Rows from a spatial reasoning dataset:

----

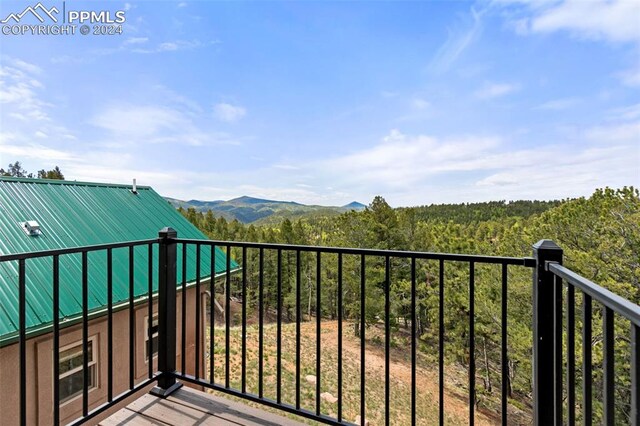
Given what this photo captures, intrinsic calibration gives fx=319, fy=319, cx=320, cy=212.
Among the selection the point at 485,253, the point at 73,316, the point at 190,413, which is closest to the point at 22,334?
the point at 190,413

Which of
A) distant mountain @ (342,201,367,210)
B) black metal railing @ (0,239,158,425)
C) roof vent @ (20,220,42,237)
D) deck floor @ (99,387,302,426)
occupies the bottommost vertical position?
deck floor @ (99,387,302,426)

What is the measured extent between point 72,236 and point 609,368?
6543 mm

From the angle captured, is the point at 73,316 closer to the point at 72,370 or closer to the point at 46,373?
the point at 46,373

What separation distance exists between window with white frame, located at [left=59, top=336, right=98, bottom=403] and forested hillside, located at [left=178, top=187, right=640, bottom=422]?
7571 millimetres

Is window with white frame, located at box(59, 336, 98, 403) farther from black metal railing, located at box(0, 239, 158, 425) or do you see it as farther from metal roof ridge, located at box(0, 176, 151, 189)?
metal roof ridge, located at box(0, 176, 151, 189)

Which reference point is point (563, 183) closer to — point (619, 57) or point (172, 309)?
point (619, 57)

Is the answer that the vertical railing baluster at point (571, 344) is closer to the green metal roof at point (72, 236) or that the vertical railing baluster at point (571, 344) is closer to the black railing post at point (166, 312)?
the black railing post at point (166, 312)

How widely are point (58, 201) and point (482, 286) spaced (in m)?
15.7

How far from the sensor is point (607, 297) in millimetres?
699

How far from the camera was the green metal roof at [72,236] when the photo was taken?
390 centimetres

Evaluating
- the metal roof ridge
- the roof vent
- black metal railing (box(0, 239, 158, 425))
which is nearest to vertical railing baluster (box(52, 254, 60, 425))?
black metal railing (box(0, 239, 158, 425))

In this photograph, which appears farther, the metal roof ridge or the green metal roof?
the metal roof ridge

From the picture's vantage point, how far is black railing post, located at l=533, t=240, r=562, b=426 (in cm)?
121

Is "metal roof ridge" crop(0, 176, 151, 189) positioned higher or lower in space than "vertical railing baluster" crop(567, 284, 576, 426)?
higher
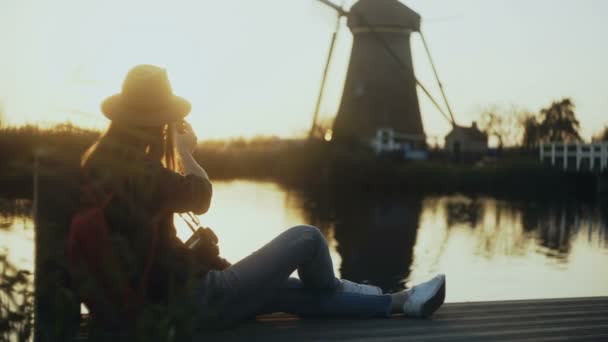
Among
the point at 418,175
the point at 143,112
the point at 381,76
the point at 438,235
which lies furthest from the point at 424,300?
the point at 381,76

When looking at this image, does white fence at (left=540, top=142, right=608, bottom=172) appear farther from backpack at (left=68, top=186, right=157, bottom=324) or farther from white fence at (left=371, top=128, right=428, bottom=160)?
backpack at (left=68, top=186, right=157, bottom=324)

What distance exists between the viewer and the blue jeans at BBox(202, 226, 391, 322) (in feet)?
8.82

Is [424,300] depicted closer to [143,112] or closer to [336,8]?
[143,112]

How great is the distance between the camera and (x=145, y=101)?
2309 millimetres

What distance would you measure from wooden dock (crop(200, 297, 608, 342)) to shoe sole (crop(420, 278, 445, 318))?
0.03 m

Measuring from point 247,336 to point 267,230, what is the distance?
10772 mm

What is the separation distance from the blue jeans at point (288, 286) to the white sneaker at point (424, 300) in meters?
0.08

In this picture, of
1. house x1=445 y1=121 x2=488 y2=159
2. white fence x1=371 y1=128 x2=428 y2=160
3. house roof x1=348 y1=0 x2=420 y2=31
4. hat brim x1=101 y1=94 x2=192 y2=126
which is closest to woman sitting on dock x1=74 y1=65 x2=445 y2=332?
hat brim x1=101 y1=94 x2=192 y2=126

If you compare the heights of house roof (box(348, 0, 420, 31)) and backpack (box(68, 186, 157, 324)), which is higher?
house roof (box(348, 0, 420, 31))

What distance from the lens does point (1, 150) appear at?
258cm

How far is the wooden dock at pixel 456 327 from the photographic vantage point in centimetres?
274

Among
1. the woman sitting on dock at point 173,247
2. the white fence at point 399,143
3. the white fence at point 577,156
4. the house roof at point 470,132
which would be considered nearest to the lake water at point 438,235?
the woman sitting on dock at point 173,247

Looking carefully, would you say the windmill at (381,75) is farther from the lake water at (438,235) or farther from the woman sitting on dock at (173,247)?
the woman sitting on dock at (173,247)

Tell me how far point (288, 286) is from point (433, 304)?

----

* [WORK TO DO]
Locate every line in the entries above that contains the string "exists" with matching case, and copy each of those lines.

* [SOLVED PROBLEM]
What separation distance exists between window with white frame, located at [left=59, top=336, right=98, bottom=403] and forested hillside, located at [left=178, top=187, right=640, bottom=422]?
What distance exists between the viewer and the blue jeans at BBox(202, 226, 391, 322) (in feet)?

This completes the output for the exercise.